DEVOLVIDO AO TRABALHO
Fazia já bem tempo que havia deixado
a Casa de Recuperação, quando numa de suas visitas, disse-me Alva:
— Mesquita devia ir, também; mas
surgiram à última hora, dificuldades imprevistas. Iremos nós, como
estava combinado, assistir a uma conferência, na crosta, feita por
um irmão encarnado. Como já teve a oportunidade de ver, ou rever a
história do homem sobre a Terra, terá agora a oportunidade de
ouvir, da boca de um encarnado, uma exposição resumida da mesma
história. Como já ouviu dizer, trabalhamos sob a égide de Jesus,
no plano geral; mas, no quadro das ramificações obrigatórias, das
funções executivas, os trabalhos obedecem à orientação de
grandes oficiais, de subalternos categorizados. Assim, pois, os
serviços em torno à unificação da fé, por compreensão e não
por mística piegas, estão afetos a quem de direito, por outorga da
própria Diretoria Planetária.
— Compreendo perfeitamente, amiga
Alva, que a Terra vale, para efeito de administração, por um país
maiorzinho e bem mais justamente administrado, do que os países
pequeninos de nós bem conhecidos.
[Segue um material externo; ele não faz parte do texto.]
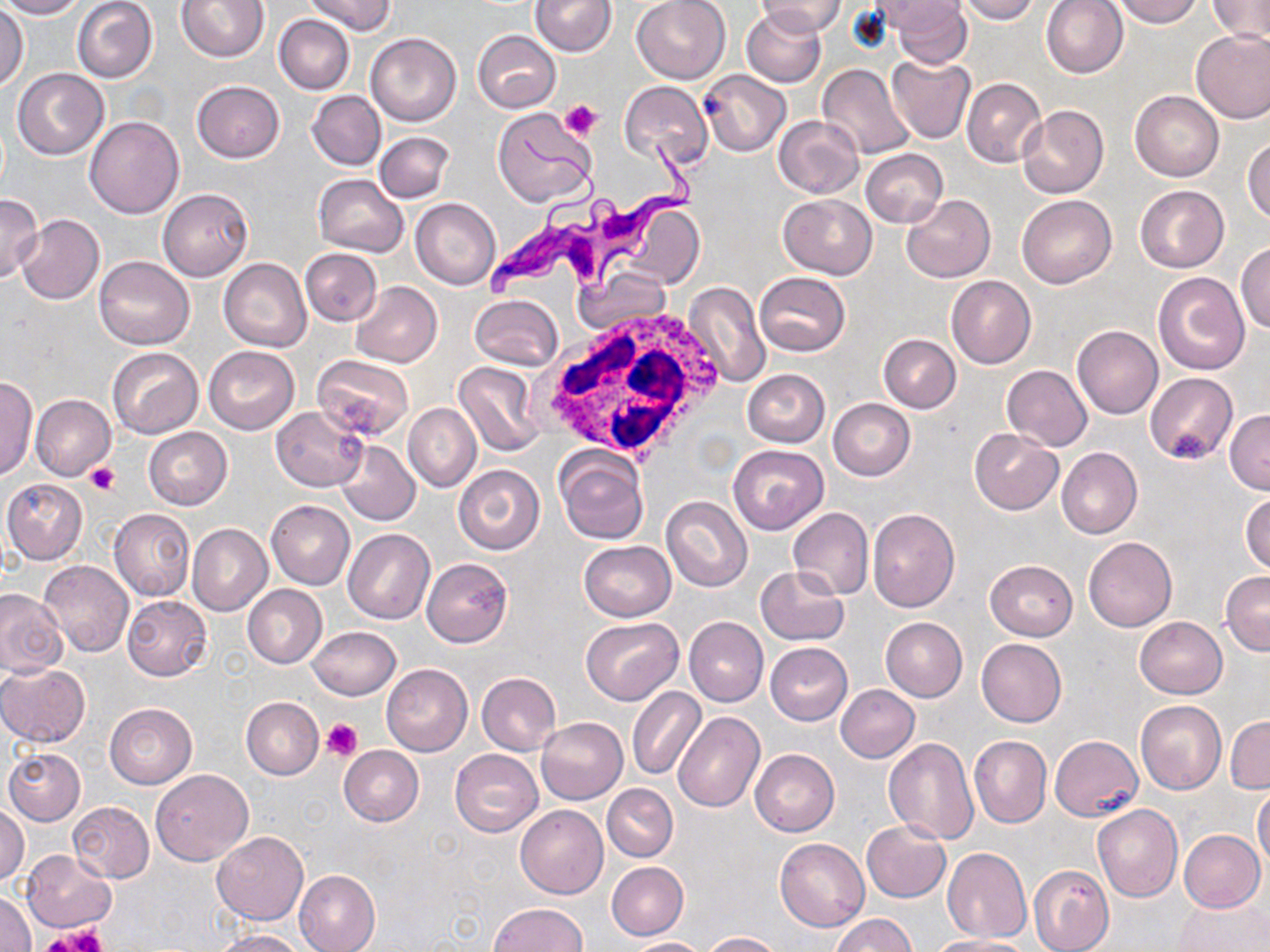

Approximate bounding boxes as named x1/y1/x2/y2 corners in pixels. Platelet locations: (x1=561, y1=100, x2=601, y2=139), (x1=84, y1=462, x2=119, y2=495), (x1=321, y1=719, x2=362, y2=760), (x1=52, y1=924, x2=109, y2=949). Uninfected red blood cell locations: (x1=0, y1=0, x2=86, y2=19), (x1=72, y1=0, x2=158, y2=83), (x1=176, y1=0, x2=269, y2=62), (x1=305, y1=0, x2=395, y2=36), (x1=530, y1=0, x2=616, y2=56), (x1=630, y1=0, x2=732, y2=83), (x1=754, y1=0, x2=845, y2=37), (x1=955, y1=0, x2=1039, y2=23), (x1=1041, y1=0, x2=1128, y2=78), (x1=1109, y1=0, x2=1202, y2=27), (x1=1206, y1=0, x2=1270, y2=42), (x1=870, y1=1, x2=964, y2=33), (x1=886, y1=1, x2=970, y2=67), (x1=0, y1=5, x2=28, y2=90), (x1=740, y1=8, x2=826, y2=88), (x1=275, y1=14, x2=354, y2=94), (x1=1191, y1=29, x2=1270, y2=123), (x1=473, y1=30, x2=560, y2=112), (x1=365, y1=33, x2=461, y2=126), (x1=886, y1=56, x2=977, y2=145), (x1=817, y1=64, x2=917, y2=162), (x1=12, y1=69, x2=108, y2=159), (x1=701, y1=70, x2=791, y2=156), (x1=962, y1=78, x2=1046, y2=167), (x1=192, y1=81, x2=285, y2=163), (x1=619, y1=82, x2=712, y2=167), (x1=307, y1=90, x2=386, y2=170), (x1=1131, y1=90, x2=1223, y2=182), (x1=1017, y1=105, x2=1107, y2=199), (x1=492, y1=107, x2=598, y2=208), (x1=772, y1=115, x2=862, y2=199), (x1=84, y1=116, x2=184, y2=219), (x1=374, y1=131, x2=454, y2=203), (x1=1244, y1=137, x2=1270, y2=224), (x1=861, y1=148, x2=947, y2=228), (x1=313, y1=174, x2=408, y2=257), (x1=1135, y1=185, x2=1229, y2=273), (x1=158, y1=188, x2=253, y2=280), (x1=0, y1=194, x2=44, y2=282), (x1=1016, y1=194, x2=1117, y2=289), (x1=779, y1=195, x2=876, y2=278), (x1=901, y1=195, x2=995, y2=284), (x1=410, y1=198, x2=501, y2=289), (x1=616, y1=204, x2=705, y2=291), (x1=15, y1=213, x2=105, y2=305), (x1=1235, y1=242, x2=1270, y2=336), (x1=299, y1=248, x2=382, y2=326), (x1=94, y1=255, x2=194, y2=350), (x1=219, y1=258, x2=310, y2=351), (x1=572, y1=267, x2=672, y2=334), (x1=755, y1=272, x2=850, y2=356), (x1=1153, y1=272, x2=1249, y2=375), (x1=946, y1=275, x2=1035, y2=369), (x1=683, y1=280, x2=771, y2=388), (x1=351, y1=281, x2=442, y2=367), (x1=469, y1=294, x2=564, y2=371), (x1=1072, y1=326, x2=1163, y2=418), (x1=879, y1=335, x2=960, y2=414), (x1=203, y1=346, x2=299, y2=435), (x1=105, y1=347, x2=202, y2=438), (x1=314, y1=355, x2=414, y2=440), (x1=454, y1=362, x2=542, y2=455), (x1=1001, y1=365, x2=1092, y2=451), (x1=742, y1=369, x2=830, y2=447), (x1=1146, y1=372, x2=1238, y2=464), (x1=0, y1=375, x2=37, y2=482), (x1=30, y1=394, x2=116, y2=481), (x1=828, y1=399, x2=915, y2=481), (x1=403, y1=403, x2=480, y2=493), (x1=270, y1=406, x2=369, y2=491), (x1=1225, y1=409, x2=1270, y2=494), (x1=143, y1=427, x2=232, y2=510), (x1=969, y1=428, x2=1064, y2=515), (x1=336, y1=441, x2=419, y2=526), (x1=729, y1=445, x2=827, y2=534), (x1=1057, y1=447, x2=1142, y2=539), (x1=554, y1=449, x2=648, y2=545), (x1=454, y1=465, x2=545, y2=555), (x1=2, y1=478, x2=88, y2=565), (x1=1241, y1=492, x2=1270, y2=576), (x1=661, y1=497, x2=753, y2=593), (x1=266, y1=500, x2=355, y2=589), (x1=787, y1=507, x2=873, y2=599), (x1=108, y1=508, x2=195, y2=602), (x1=867, y1=508, x2=960, y2=612), (x1=187, y1=524, x2=272, y2=616), (x1=343, y1=529, x2=435, y2=625), (x1=1084, y1=536, x2=1177, y2=631), (x1=579, y1=541, x2=676, y2=621), (x1=422, y1=557, x2=512, y2=646), (x1=986, y1=559, x2=1077, y2=641), (x1=39, y1=560, x2=133, y2=657), (x1=754, y1=566, x2=849, y2=646), (x1=1220, y1=571, x2=1270, y2=655), (x1=242, y1=585, x2=327, y2=668), (x1=0, y1=589, x2=67, y2=675), (x1=122, y1=595, x2=211, y2=680), (x1=1134, y1=616, x2=1227, y2=698), (x1=579, y1=617, x2=682, y2=705), (x1=683, y1=617, x2=768, y2=707), (x1=881, y1=617, x2=967, y2=701), (x1=308, y1=626, x2=400, y2=700), (x1=976, y1=638, x2=1066, y2=726), (x1=765, y1=642, x2=853, y2=724), (x1=381, y1=663, x2=473, y2=756), (x1=0, y1=664, x2=90, y2=747), (x1=476, y1=672, x2=561, y2=755), (x1=836, y1=685, x2=919, y2=763), (x1=627, y1=687, x2=706, y2=781), (x1=241, y1=697, x2=323, y2=780), (x1=1135, y1=700, x2=1226, y2=794), (x1=103, y1=702, x2=197, y2=789), (x1=673, y1=712, x2=766, y2=815), (x1=1226, y1=716, x2=1269, y2=793), (x1=536, y1=717, x2=628, y2=804), (x1=1049, y1=735, x2=1143, y2=821), (x1=883, y1=736, x2=979, y2=844), (x1=970, y1=736, x2=1052, y2=829), (x1=339, y1=746, x2=424, y2=826), (x1=3, y1=748, x2=84, y2=825), (x1=749, y1=749, x2=840, y2=836), (x1=450, y1=750, x2=542, y2=836), (x1=151, y1=769, x2=253, y2=865), (x1=602, y1=784, x2=678, y2=862), (x1=1253, y1=786, x2=1270, y2=870), (x1=68, y1=801, x2=154, y2=882), (x1=1, y1=804, x2=29, y2=886), (x1=515, y1=804, x2=608, y2=898), (x1=1092, y1=804, x2=1183, y2=903), (x1=861, y1=821, x2=951, y2=902), (x1=1178, y1=829, x2=1265, y2=913), (x1=212, y1=832, x2=308, y2=924), (x1=775, y1=838, x2=869, y2=931), (x1=943, y1=847, x2=1032, y2=943), (x1=22, y1=850, x2=117, y2=933), (x1=607, y1=862, x2=688, y2=939), (x1=1028, y1=864, x2=1115, y2=952), (x1=294, y1=869, x2=381, y2=952), (x1=1, y1=890, x2=36, y2=952), (x1=1175, y1=897, x2=1268, y2=952), (x1=487, y1=903, x2=586, y2=952), (x1=832, y1=914, x2=915, y2=952), (x1=211, y1=928, x2=308, y2=952), (x1=702, y1=931, x2=781, y2=951), (x1=928, y1=936, x2=1029, y2=952), (x1=626, y1=937, x2=707, y2=952). Trypanosoma brucei locations: (x1=486, y1=128, x2=712, y2=297). White blood cell locations: (x1=537, y1=305, x2=728, y2=461). Slide-level diagnosis: Trypanosoma brucei. May-Grünwald-Giemsa-stained preparation. Captured at 1000x magnification. One field of a larger specimen. Optical microscopy. Image is 1270×952 pixels. Thin blood smear.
E que assim como os países da
Terra possuem seus chefes-supremos, seus ministros, seus
governadores, seus secretários, seus chefes de repartições, etc.
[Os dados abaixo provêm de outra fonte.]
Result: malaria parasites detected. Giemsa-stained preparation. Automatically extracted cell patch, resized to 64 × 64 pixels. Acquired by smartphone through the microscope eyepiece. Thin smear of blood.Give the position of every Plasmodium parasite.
também um planeta os possui, é claro, e em bem melhores e maiores
expressões.
— Muito bem. Pois iremos nós três:
você, Cristina e eu. Esteja pronto à hora de costume.
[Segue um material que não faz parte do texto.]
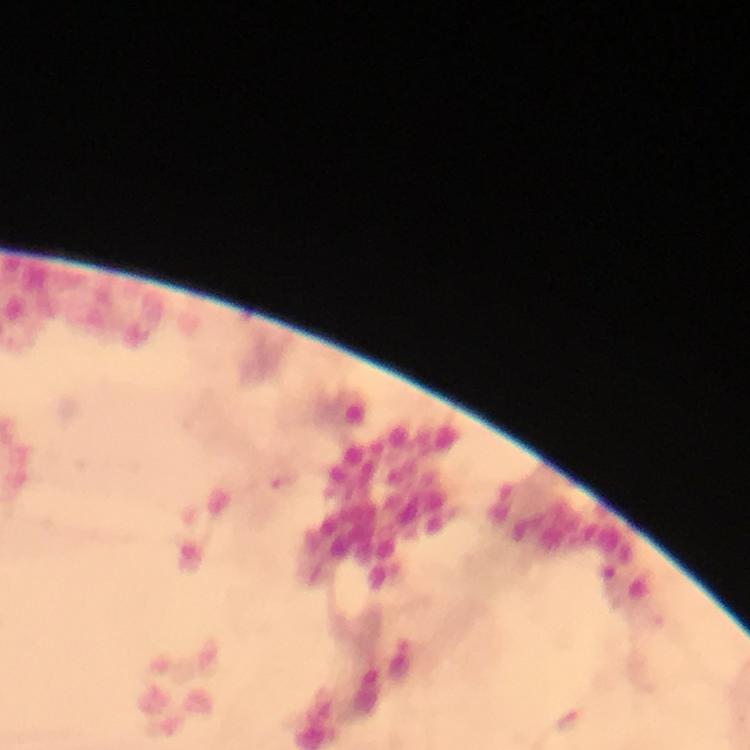
Approximate centers as {x, y} in pixels.
Plasmodium parasites: {280, 478}, {570, 720}.

Summary:
  - Cropped from: a single field of view
  - Preparation: thick blood smear
  - Capture: smartphone photograph through a microscope
  - Magnification: 100x
  - Immersion oil: applied
  - Image size: 750×750 pixels
  - Stain: Giemsa
  - Context: from a malaria diagnostic workupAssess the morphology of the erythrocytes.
E deixou-me a meditar. Mas a meditar
com outro conhecimento de causa, que não aquele dos primeiros dias,
quando tudo era confuso. Agora, sabia bem que tudo é por ordem, por
hierarquia, por gamas vibratórias e administrativas, havendo direção
para tudo, de dentro para fora e de fora para dentro. Tudo simples,
natural, altamente respeitável.
Pelas seis e pouco, acompanhado de
Fábio, entrou Mesquita. Entrou, devo dizer, para a casa onde então
passei a habitar, residência de velho amigo. Porque, afinal, por
obrigação funcional ou o quer seja, não quis e não poderia, de
fato, ter ido para regiões outras, onde tivesse parentes radicados.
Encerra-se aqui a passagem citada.